The rise of digital health in the times of COVID-19

The COVID-19 pandemic has put considerable strain on the healthcare services across the globe and is impacting clinical development across many therapeutic areas, as many resources are being diverted to fighting the pandemic.

Disruptions to clinical trials in areas such as oncology and neuroscience are down to many reasons, including strict government lockdown measures preventing patients from visiting clinics and a shift in hospital resources away from non-essential procedures to prioritise the treatment of COVID-19 positive patients. In addition, a core principle of any clinical trial design is to mitigate the risk of harm to the study participant. COVID-19 represents an additional risk that must now be considered. For Alzheimer’s disease, this may be a particular issue since the symptomatic onset of this condition is more likely to occur after 65 years old and are more vulnerable to developing serious complications from COVID-19.

Therefore, biopharma companies conducting clinical trials that recruit patients for diseases focused on an older age demographic are having to postpone, suspend or rethink their clinical studies and adopt alternative strategies to continue with their clinical development.  This in turn is driving innovation in digital healthcare, since these strategies to protect vulnerable clinical trial participants are largely focused on developing and deploying remote monitoring solutions that can reliably monitor a patient’s symptoms and their progression and bypass the need to visit study clinics in person.

Even before the emergence of COVID-19, wearables have shown to be important when developing early clinical endpoints for neurodegenerative disease, with University College London (UCL) recently announcing a global initiative, Early Detection of Neurodegenerative diseases (EDoN)’ led by Alzheimer’s Research UK, to utilise wearable technology to gain digital health data on sleep, movement and speech patterns and help develop early digital fingerprints for neurodegenerative diseases such as Alzheimer’s disease. Recent research has also demonstrated the value of wearables data in assessing the motor activity and sleep quality in other areas of the central nervous system.  These wearable devices continuously measure movement (ie “actigraphy”) typically using an accelerometer, which may be worn on the wrist or attached to clothing.

As an example, IXICO’s recent work with a biopharma company explored the sleep-wake cycle in patients with schizophrenia receiving long-acting injectable (LAI) antipsychotic treatment in a randomized, double-blind clinical trial in recently stabilized outpatients. The data acquired from this study was analysed using IXICO’s validated algorithms to interpret data from wearable biosensors. Although an exploratory endpoint, this demonstrated the feasibility of measuring sleep and movement in stabilised patients with schizophrenia in an outpatient setting. The actigraphy results generated in this trial were consistent with previously published sleep and activity patterns, which have demonstrated longer total sleep times and lower average activity levels in patients with schizophrenia compared with the general population.

IXICO’s R&D programme continues to develop new actigraphy solutions for clinical trials across a range of neurological indications.
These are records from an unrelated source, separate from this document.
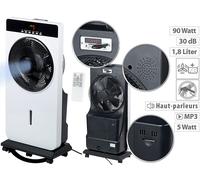 Ventilateur Ø 30 cm avec fonctions vaporisation, anti-insectes & lecteur MP3 -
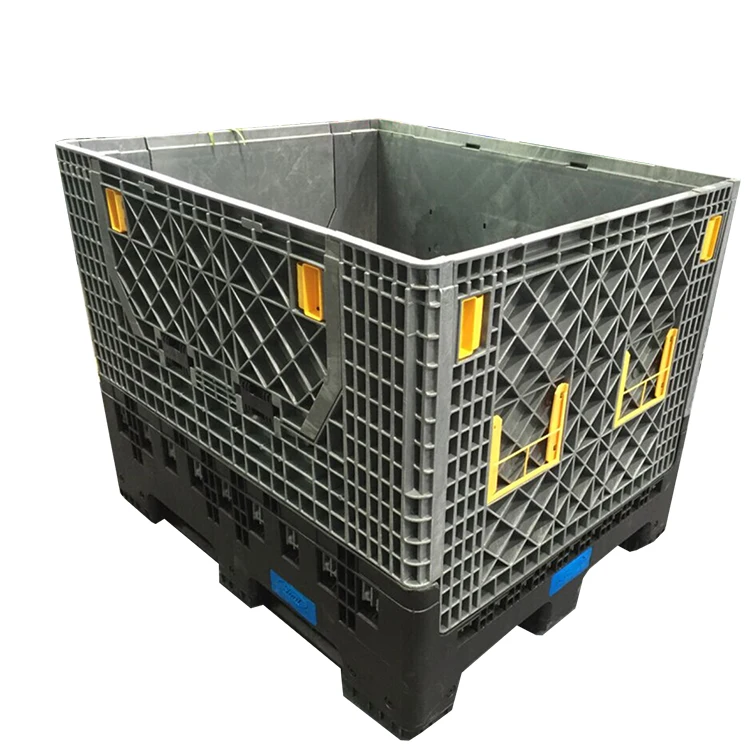 Heavy duty industrial plastic container for storage and shipping/foldable large container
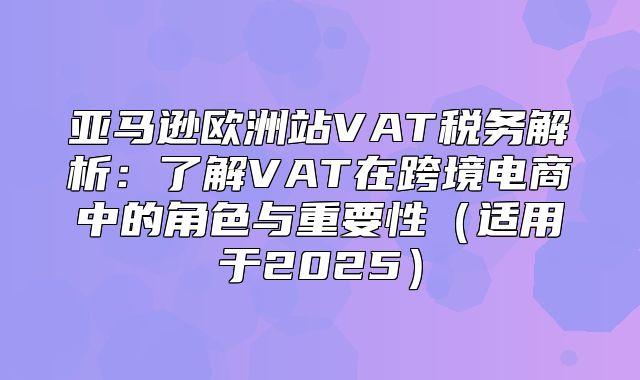 亚马逊欧洲站VAT税务解析：了解VAT在跨境电商中的角色与重要性适用于2025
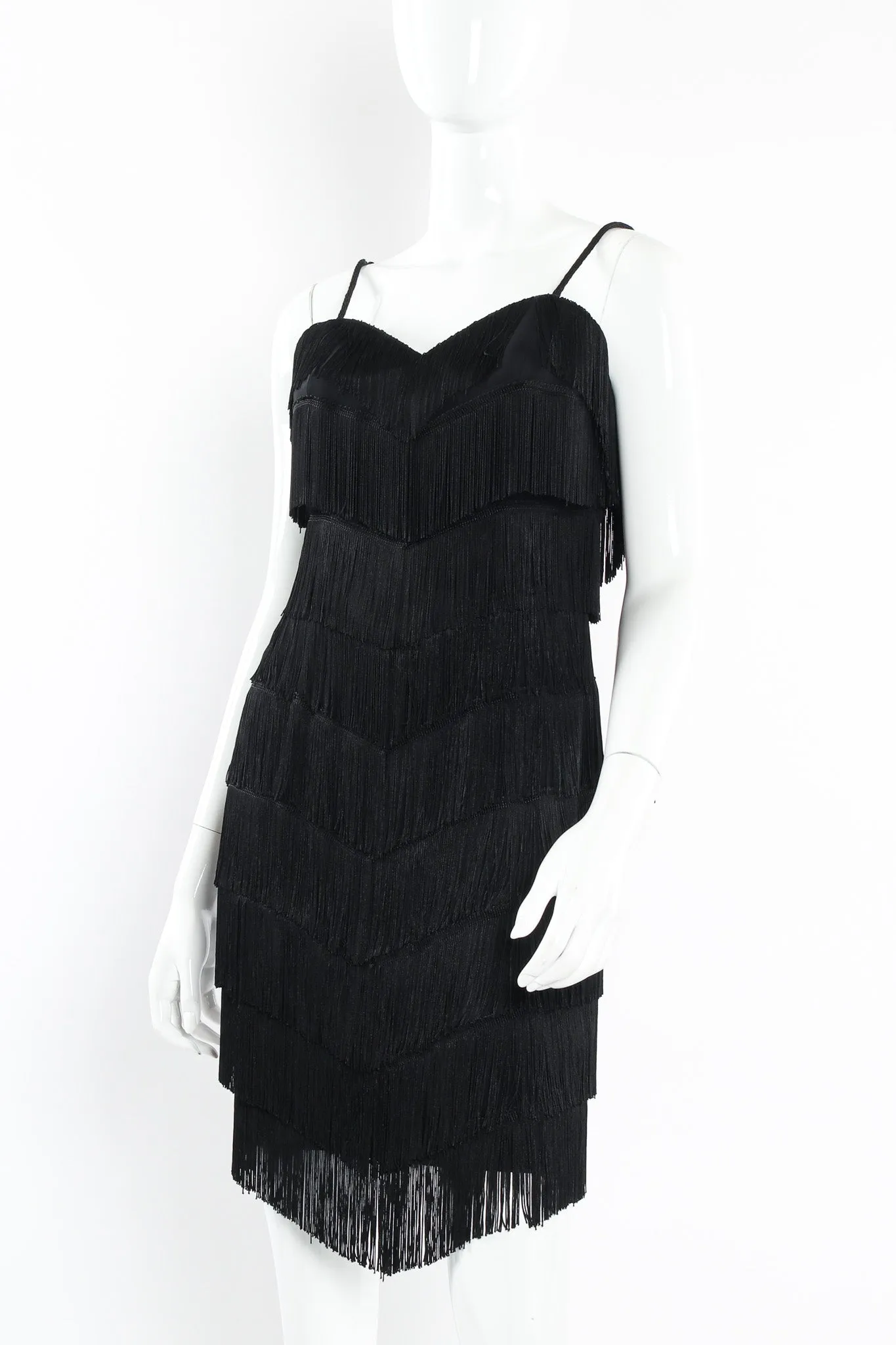 1990s Couture Fringe Flapper Dress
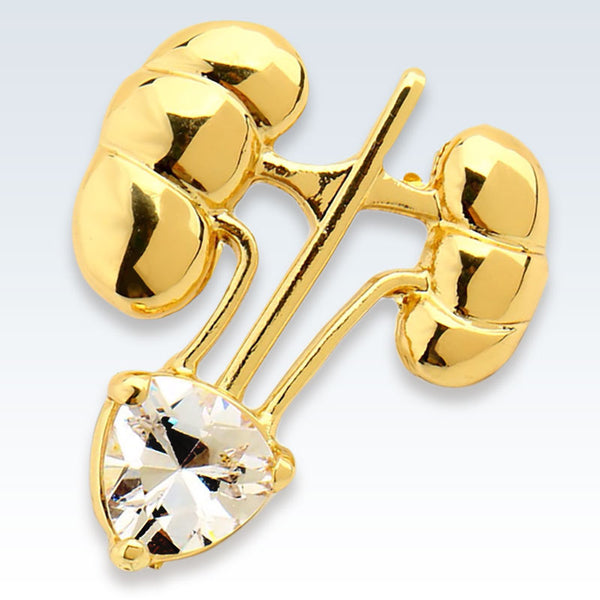 Gold Kidneys Lapel Pin Detail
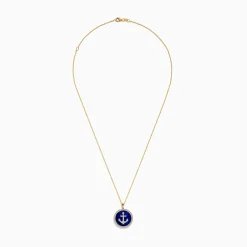 Effy Jewelry Seaside 14K Yellow Gold Lapis and Diamond Anchor Pendant | Necklaces & Pendants
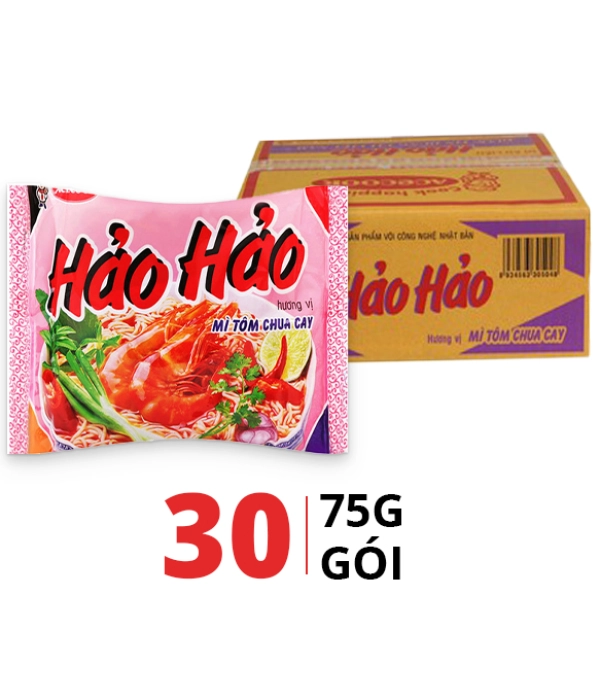 Mì Hảo Hảo tôm chua cay Acecook (thùng 30 gói x 75g)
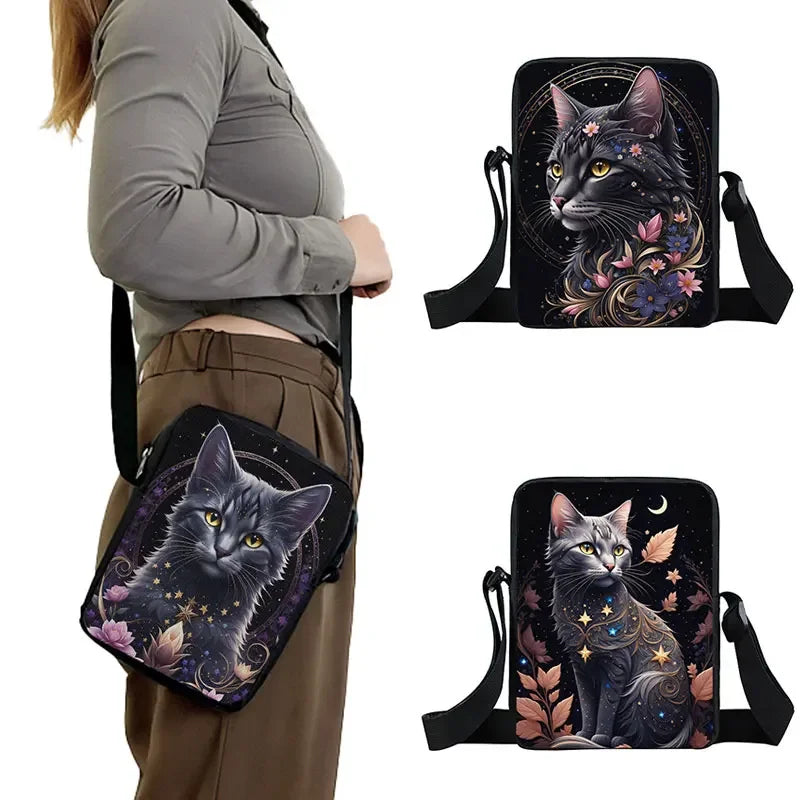 Gothic Cat Print Crossbody Bag / Shoulder Bag, 12 designs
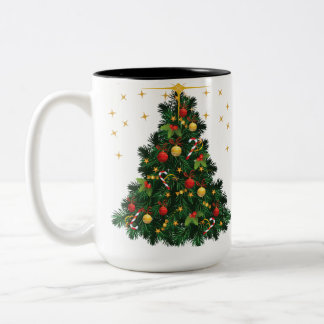 "Festive Cheer: Green and Gold Christmas Tree Mug" Two-Tone Coffee Mug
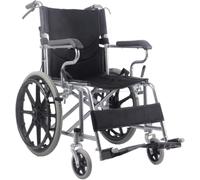 PP-Vic Silla De Ruedas Manual Ligera Con Freno De Mano - Silla De Ruedas De Acero Para Transporte Todoterreno Con Reposabrazos Abatibles Y Reposapiés Extraíbles, Cómodas Ruedas Traseras,Black 20in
Recently, we presented a research poster at the Advances in Alzheimer’s and Parkinson’s Therapies (AAT-ADPD) conference that demonstrated the superior performance of our AI algorithm for sleep detection in Parkinson’s disease patients compared with traditional feature designed algorithms.

IXICO’s approach centres on development of “device-agnostic” algorithms for actigraphy, meaning that the same algorithm can be deployed on different studies, regardless of which wearable biosensor is selected. The device-agnostic solution was developed using data from the CONTEXT study (in collaboration with Centre Hospitalier Universitaire, Montpellier, France) as well as public actigraphy databases. Scientific results from this collaboration are currently under review for publication.

As we adapt our daily lives and working practices in response to the COVID-19 pandemic, the phrase “necessity is the mother of invention” has never run truer.  The need to protect patients and the wider population is driving digital health innovation at pace and has already opened up greater opportunity for virtual clinical trials that rely on remote monitoring rather than in person clinic visits. 

There is no doubt there will be a lasting impact of COVID-19 on our health services and on society as a whole, and key learnings will be used to improve our response to future pandemics at every level and the implementation of fundamental technology will be vital in keeping us all safe and well.